Il est constant que compte tenu de la nature salariale des cotisations et majorations afférentes aux congés payés du BTP et à leur caractère impératif, il ne peut être fait application de l’article 1343-5 du code civil.
En outre le débiteur a déjà bénéficié depuis 2022 de plusieurs années de délais de paiement.
Il y aura donc lieu de rejeter la demande de délais de paiement présentée par la société Bat’ik.
Sur l’article 700 du code de procédure civile
La Caisse sollicite l’allocation de la somme de 220 euros par la société Bat’ik au titre de l’article 700 du code de procédure civile.
La Caisse a exposé des frais, non compris dans les dépens, qu’il serait inéquitable de laisser à sa charge.
Le tribunal trouvera en la cause les éléments suffisants pour condamner la société Bat’ik à payer à la Caisse la somme de 220 euros, par application des dispositions de l’article 700 du code de procédure civile.
Sur les dépens
La partie perdante doit être condamnée aux dépens, par application des dispositions de l’article 696 du code de procédure civile.
Il y a lieu de laisser ceux-ci à la charge de la société Bat’ik.
Sur l’exécution provisoire
La présente décision est de droit exécutoire à titre provisoire conformément aux dispositions de l’article 514 du code de procédure civile.
Sur le délibéré
Conformément aux dispositions des articles 469 et 473 du code de procédure civile, le jugement est contradictoire en premier ressort.
Le tribunal a indiqué, lors de la clôture des débats, qu’il rendrait sa décision le 16 janvier 2026, date à laquelle le jugement sera tenu à la disposition des parties au greffe, conformément aux dispositions de l’article 450 du code de procédure civile.
PAR CES MOTIFS
Le tribunal, statuant par jugement contradictoire en premier ressort,
Déclare l’association Congés Intempéries BTP Caisse de l’Ile-de-France partiellement fondée en ses demandes.
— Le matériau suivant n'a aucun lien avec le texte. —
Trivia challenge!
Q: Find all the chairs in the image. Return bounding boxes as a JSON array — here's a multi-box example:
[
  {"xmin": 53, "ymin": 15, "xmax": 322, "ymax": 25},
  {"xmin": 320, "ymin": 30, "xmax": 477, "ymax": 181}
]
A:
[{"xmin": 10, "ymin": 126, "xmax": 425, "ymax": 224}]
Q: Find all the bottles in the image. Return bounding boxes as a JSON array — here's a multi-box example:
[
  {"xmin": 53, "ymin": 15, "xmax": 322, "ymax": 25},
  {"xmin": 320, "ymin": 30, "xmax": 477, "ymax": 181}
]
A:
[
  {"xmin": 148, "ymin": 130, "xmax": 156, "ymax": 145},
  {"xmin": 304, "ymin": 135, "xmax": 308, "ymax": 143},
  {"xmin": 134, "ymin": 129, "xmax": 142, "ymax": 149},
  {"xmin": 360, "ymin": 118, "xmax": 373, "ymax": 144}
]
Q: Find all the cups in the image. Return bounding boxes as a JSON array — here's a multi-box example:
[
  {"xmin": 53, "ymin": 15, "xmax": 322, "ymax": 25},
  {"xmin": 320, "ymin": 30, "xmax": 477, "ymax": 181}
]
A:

Condamne la société Bat’ik à payer à l’association Congés Intempéries BTP Caisse de l’Ilede-France a payé la somme de 5 670,64 euros au titre du solde des cotisations de mars 2022 à juin 2024 inclus,
Condamne la société Bat’ik à payer à l’association Congés Intempéries BTP Caisse de l’Ilede-France a payé la somme de 2 481,31 euros au titre de la majoration de retard,
Condamne la société Bat’ik à payer l’association Congés Intempéries BTP Caisse de l’Ile-de-France a payé la somme de 506,35 euros au titre des frais de contentieux,
Condamne la société Bat’ik à payer l’association Congés Intempéries BTP Caisse de l’Ile-de-France a payé la somme de 300 euros au titre des mensualités à valoir,
Rejette la demande de délais formulée par la société Bat’ik,
Condamne la société Bat’ik à payer à la l’association Congés Intempéries BTP Caisse de l’Ilede-France la somme de 220 euros au titre de l’article 700 du code de procédure civile,
Condamne la société Bat’ik aux dépens de l’instance les frais de greffe, liquidés à la somme de 66,13 euros TTC,
Rappelle que l’exécution provisoire de la présente décision est de droit. La greffière Le président.